Excerpt provided:
[BEGIN]

No, I usually go to books to find my sickness. I tend to prefer works that simultaneously attract and repel with an aplomb rarely found in standard "horror" fare. So, in tribute to this season where all America goes in search of their sicknesses and usually comes back with nothing more than a cheap torn costume and a bellyache, I have decided to offer up to you, gentle reader, a highly personal list of my favorites of what my wife recently dubbed my "awful" books.

There are no horror novels on this list, because they bore me to tears. Instead, the selections run the gamut from autobiography to experimental fiction. Yet these are the ones that gave me nightmares, or at least ruined my week admirably. At the root of this list are two questions: why do people choose to read a book they know will upset them; and what does it accomplish? Luckily, I'm no philosopher, so I can only offer pat answers. I like such books because I have an active imagination yet little ambition to be an Airborne Ranger or ninja, and what they accomplish is to allow me to satisfy the kinky parts of said imagination without actually getting down in there in the muck. They let me be a tourist rather than a resident.

[END]

What you have to do: Rewrite the essay excerpt on disturbing books from "There are no" to "than a resident.", changing "tourist" to "visitor".

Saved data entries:

[BEGIN]

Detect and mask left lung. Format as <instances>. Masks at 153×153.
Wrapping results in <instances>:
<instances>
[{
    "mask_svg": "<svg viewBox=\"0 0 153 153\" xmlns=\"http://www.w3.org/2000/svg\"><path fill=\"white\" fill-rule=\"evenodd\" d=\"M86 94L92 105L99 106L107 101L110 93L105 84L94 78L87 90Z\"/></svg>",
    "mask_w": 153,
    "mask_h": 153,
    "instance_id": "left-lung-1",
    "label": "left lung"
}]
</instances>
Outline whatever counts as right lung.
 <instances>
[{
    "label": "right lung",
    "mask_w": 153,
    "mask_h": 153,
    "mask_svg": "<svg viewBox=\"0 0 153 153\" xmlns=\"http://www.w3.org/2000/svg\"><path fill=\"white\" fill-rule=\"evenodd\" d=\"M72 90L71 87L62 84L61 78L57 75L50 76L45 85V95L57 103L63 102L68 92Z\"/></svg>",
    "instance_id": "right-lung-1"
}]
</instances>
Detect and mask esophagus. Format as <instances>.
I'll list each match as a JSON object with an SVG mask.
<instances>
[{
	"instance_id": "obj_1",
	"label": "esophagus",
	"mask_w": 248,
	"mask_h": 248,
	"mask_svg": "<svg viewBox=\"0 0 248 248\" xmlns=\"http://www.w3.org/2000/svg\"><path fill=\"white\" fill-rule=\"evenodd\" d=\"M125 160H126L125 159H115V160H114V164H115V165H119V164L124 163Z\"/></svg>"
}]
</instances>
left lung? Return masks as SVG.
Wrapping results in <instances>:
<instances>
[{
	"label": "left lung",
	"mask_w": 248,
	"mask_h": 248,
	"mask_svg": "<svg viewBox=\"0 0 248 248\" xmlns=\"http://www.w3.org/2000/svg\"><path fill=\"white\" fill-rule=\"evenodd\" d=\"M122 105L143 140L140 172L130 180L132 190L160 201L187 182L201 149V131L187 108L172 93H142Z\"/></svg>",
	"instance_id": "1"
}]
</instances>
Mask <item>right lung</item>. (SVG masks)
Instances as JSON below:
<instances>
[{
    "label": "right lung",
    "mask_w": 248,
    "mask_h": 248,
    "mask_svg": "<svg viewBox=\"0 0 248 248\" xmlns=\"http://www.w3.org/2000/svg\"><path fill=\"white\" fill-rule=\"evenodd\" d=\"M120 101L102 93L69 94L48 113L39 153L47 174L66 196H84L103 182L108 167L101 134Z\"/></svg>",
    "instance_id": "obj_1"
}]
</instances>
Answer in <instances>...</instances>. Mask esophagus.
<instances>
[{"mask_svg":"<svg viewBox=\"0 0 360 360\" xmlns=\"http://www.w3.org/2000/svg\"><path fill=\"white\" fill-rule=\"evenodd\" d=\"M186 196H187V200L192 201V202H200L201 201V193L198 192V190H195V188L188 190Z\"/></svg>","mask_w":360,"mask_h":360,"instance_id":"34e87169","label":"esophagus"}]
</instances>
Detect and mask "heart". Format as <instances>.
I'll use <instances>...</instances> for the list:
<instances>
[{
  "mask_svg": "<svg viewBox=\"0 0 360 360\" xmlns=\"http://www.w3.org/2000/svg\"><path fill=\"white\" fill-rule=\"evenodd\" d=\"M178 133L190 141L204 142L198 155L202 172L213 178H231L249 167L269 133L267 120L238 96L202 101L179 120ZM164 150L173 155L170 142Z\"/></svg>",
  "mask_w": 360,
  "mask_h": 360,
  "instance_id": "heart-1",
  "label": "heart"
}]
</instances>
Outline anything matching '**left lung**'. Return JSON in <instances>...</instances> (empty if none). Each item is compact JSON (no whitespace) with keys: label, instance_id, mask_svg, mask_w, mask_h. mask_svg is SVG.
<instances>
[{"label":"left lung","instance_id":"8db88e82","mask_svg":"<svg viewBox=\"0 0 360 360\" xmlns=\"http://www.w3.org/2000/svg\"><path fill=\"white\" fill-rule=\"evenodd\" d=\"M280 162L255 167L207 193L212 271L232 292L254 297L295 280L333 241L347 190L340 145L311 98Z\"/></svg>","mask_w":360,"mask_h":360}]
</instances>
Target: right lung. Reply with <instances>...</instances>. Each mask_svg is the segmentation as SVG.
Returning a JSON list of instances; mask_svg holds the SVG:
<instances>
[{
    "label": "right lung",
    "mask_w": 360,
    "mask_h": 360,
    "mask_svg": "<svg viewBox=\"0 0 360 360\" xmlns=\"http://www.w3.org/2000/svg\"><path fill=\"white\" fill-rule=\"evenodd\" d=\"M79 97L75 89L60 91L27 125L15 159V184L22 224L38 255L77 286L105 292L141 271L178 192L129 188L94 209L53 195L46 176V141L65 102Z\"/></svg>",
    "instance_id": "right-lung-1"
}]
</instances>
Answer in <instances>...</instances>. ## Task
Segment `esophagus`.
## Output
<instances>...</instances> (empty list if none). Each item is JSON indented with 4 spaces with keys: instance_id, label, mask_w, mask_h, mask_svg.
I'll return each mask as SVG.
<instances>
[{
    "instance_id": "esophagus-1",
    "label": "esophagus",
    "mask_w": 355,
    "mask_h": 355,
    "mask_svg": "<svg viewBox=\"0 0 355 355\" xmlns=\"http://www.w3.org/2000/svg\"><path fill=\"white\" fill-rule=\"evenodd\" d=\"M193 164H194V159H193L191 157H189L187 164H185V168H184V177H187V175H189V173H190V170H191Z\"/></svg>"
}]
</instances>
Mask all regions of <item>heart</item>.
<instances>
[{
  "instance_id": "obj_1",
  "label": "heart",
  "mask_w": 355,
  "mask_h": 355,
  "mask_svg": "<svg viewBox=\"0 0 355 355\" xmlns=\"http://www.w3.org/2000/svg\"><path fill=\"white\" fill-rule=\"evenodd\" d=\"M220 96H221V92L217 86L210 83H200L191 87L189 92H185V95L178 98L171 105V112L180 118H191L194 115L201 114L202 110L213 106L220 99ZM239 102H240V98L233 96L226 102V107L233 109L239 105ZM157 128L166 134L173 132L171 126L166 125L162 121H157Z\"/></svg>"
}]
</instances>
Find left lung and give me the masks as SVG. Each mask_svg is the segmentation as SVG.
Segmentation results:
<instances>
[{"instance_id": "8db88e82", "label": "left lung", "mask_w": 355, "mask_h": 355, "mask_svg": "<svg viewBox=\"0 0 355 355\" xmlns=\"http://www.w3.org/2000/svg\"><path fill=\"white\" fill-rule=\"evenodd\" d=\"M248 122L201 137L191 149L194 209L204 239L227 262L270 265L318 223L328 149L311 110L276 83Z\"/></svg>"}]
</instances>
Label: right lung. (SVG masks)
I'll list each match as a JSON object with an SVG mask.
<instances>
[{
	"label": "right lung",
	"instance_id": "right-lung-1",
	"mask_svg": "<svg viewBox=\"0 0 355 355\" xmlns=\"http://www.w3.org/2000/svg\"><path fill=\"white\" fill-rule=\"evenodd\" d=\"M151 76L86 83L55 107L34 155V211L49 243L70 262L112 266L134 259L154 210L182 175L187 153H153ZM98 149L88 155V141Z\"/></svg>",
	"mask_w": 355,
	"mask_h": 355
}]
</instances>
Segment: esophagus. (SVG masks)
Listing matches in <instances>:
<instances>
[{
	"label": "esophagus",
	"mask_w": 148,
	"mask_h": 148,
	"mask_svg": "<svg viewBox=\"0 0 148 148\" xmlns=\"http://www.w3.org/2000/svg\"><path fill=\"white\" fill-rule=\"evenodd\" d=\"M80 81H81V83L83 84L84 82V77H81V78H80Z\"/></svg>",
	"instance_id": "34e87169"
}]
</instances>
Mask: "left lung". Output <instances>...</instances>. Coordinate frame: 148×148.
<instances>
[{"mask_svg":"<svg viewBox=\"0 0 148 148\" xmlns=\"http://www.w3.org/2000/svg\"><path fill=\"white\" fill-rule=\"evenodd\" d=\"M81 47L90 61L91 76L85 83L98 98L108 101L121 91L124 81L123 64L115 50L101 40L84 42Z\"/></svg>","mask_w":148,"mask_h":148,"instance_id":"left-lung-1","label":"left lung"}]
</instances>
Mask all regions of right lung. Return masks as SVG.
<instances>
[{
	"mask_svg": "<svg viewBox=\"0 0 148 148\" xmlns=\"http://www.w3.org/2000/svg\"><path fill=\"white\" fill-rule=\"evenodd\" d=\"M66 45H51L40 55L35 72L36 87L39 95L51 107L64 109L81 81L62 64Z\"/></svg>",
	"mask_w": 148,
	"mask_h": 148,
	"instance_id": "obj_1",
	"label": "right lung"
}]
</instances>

[END]

Result of this task:
There are no horror novels on this list, because they bore me to tears. Instead, the selections run the gamut from autobiography to experimental fiction. Yet these are the ones that gave me nightmares, or at least ruined my week admirably. At the root of this list are two questions: why do people choose to read a book they know will upset them; and what does it accomplish? Luckily, I'm no philosopher, so I can only offer pat answers. I like such books because I have an active imagination yet little ambition to be an Airborne Ranger or ninja, and what they accomplish is to allow me to satisfy the kinky parts of said imagination without actually getting down in there in the muck. They let me be a visitor rather than a resident.